DNA extraction, PCR amplification, and genotyping

DNA was extracted by the phenol-chloroform method [25]. The high altitude DNA pool was constructed from 50 samples, each containing 100 ng DNA from randomly selected TC. The LC pool was constructed in the same way. These two gene pools were used to detect SNPs.

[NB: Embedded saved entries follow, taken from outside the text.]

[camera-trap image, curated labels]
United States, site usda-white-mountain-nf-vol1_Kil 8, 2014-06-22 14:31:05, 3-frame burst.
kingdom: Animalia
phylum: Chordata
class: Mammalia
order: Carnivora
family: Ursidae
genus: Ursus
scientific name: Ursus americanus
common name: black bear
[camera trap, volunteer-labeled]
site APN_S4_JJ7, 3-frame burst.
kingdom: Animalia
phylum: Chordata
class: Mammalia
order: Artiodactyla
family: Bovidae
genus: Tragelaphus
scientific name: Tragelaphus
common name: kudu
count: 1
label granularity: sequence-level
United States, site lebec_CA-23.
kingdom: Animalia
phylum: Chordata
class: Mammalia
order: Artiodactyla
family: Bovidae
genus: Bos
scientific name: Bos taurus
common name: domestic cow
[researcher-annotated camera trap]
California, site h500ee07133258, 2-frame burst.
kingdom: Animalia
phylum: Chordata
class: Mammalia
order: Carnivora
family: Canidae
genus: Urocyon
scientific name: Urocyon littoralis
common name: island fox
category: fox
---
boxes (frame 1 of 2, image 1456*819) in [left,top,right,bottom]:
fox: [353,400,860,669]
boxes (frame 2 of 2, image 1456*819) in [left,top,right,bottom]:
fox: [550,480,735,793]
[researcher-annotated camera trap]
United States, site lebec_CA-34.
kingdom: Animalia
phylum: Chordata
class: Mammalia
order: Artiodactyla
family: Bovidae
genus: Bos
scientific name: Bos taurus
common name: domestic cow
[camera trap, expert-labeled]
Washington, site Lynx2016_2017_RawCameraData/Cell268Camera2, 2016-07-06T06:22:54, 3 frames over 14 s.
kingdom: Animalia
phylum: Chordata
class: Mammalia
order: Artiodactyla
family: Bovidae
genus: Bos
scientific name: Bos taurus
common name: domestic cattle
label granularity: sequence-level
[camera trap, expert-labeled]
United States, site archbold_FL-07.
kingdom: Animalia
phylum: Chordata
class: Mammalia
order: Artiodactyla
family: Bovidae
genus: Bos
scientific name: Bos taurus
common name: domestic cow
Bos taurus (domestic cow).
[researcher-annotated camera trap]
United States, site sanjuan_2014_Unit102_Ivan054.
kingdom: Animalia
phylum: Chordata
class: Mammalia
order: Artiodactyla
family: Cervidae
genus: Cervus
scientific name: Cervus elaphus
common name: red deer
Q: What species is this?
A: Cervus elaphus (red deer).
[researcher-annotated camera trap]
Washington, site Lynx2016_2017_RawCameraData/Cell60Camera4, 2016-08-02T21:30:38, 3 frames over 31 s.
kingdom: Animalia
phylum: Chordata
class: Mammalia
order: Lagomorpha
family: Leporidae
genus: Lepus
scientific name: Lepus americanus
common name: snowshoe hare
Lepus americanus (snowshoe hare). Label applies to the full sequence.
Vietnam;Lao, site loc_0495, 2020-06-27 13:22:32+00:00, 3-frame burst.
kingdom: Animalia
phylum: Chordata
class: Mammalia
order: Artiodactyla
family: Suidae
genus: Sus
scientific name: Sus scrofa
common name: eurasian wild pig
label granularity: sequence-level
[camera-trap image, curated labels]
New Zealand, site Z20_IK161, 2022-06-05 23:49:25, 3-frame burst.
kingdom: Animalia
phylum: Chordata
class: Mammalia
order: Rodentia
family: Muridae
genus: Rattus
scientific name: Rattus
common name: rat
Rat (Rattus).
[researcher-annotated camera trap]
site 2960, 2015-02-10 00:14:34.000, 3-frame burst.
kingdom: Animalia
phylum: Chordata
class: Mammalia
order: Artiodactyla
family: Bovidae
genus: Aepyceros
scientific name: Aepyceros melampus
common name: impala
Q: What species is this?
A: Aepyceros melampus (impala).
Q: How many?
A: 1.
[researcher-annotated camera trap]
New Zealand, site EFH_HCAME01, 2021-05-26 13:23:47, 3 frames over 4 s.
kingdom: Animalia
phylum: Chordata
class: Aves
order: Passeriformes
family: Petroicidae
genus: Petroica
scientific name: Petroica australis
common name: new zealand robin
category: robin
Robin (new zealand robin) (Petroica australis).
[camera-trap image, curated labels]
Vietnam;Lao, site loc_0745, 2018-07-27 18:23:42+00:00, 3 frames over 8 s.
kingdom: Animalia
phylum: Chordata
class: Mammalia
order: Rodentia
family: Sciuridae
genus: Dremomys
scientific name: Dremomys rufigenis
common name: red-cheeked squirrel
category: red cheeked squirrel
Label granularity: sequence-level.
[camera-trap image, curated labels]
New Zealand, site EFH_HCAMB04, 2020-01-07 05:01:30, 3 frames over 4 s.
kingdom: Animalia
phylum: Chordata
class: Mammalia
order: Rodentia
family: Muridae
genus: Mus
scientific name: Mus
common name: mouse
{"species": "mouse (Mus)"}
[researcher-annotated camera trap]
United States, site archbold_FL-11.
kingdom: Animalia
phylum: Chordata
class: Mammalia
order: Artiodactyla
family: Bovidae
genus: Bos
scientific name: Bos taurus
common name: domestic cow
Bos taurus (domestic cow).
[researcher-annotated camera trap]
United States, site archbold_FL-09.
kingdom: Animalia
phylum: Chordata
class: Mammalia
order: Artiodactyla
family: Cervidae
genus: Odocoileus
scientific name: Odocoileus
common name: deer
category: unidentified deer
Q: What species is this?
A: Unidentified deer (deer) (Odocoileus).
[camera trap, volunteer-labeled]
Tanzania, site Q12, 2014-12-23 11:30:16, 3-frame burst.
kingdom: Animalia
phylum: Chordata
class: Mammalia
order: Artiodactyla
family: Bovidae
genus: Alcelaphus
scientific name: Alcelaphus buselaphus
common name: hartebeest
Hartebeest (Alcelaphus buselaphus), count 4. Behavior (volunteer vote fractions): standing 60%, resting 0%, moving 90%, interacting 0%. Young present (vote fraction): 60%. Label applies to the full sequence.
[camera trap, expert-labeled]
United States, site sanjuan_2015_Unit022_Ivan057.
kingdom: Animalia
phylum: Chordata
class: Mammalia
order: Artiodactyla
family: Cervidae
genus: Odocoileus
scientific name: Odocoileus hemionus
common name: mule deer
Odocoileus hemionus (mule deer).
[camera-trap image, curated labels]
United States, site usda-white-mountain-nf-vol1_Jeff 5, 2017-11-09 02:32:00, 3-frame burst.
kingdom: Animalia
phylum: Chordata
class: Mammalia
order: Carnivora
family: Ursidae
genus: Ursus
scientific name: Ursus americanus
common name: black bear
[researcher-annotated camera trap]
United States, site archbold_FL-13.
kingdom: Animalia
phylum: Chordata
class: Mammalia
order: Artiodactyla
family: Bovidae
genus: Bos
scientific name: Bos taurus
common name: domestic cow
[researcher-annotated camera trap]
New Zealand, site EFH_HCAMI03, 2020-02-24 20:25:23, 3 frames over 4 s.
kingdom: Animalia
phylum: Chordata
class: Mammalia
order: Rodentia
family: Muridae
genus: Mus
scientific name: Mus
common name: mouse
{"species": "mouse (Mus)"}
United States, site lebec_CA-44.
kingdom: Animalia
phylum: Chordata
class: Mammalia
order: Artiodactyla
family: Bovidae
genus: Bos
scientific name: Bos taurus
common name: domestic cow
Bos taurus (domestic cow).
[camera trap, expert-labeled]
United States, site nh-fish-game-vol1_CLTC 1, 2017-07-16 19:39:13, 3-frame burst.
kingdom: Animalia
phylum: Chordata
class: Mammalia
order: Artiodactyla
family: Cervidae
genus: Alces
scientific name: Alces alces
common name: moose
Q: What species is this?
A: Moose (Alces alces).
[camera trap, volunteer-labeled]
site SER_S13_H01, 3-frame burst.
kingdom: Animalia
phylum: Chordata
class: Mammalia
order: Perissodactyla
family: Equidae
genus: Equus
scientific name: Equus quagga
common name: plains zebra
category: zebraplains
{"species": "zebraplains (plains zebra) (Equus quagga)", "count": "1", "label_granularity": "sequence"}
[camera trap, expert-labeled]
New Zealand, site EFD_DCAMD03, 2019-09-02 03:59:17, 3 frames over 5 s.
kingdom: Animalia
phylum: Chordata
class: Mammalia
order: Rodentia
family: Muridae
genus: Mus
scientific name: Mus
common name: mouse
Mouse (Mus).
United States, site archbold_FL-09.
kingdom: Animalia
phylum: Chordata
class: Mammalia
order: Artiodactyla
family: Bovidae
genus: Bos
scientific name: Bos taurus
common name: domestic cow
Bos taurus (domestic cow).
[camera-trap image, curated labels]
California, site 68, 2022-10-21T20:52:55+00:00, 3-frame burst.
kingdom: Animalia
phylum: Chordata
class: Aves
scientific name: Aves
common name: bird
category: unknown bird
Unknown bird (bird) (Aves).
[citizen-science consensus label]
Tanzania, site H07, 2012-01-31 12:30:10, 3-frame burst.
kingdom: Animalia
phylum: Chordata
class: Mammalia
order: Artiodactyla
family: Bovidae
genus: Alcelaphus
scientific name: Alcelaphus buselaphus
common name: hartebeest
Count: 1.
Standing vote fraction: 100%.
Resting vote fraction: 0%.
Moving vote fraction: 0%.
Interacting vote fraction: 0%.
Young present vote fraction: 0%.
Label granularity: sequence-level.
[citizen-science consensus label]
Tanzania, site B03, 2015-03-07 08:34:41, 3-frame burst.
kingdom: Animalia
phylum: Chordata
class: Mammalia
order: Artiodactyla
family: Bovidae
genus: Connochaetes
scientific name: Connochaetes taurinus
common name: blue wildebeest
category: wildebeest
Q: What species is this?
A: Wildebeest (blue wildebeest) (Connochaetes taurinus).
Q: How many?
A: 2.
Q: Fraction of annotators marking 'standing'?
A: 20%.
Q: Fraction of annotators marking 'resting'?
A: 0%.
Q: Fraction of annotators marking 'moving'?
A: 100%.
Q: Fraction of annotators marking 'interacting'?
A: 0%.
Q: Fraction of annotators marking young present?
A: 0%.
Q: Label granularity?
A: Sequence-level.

After blasting chicken EPAS1 mRNA sequence (Ensembl accession ENSGALT00000016253) in the chicken genome, we designed 15 primer pairs (Table 2) to amplify the 15 exons using Primer V6.0 software [26]. PCR was performed in 25 μL of reaction volume. The ingredient contain 50 ng DNA template, 1×buffer (including 1500 μmol L^-1 Mg₂Cl₂, 200 μmol L^-1 dNTPs, and 1.5 U of Taq DNA polymerase) and 1 μmol L^-1 of each primer. Besides, the PCR procedure was as following: initial denaturation for 5 min at 9500, followed by 35 cycles of 95°C for 30 s; annealing at prescribed annealing temperature for 30 s; and primer extension at 72°C for 45 s. The final extension was performed at 72°C for 7 min. PCR products were sequenced on an ABI 3730 DNA sequencer. Then, the SNPs were determined and pairs of 4 primers (P1, P7, P12, and P14) were used for individual genotyping. PCR procedures and systems were the same as above.

^1.2 F and R are the abbreviation of forward and reverse primer, respectively.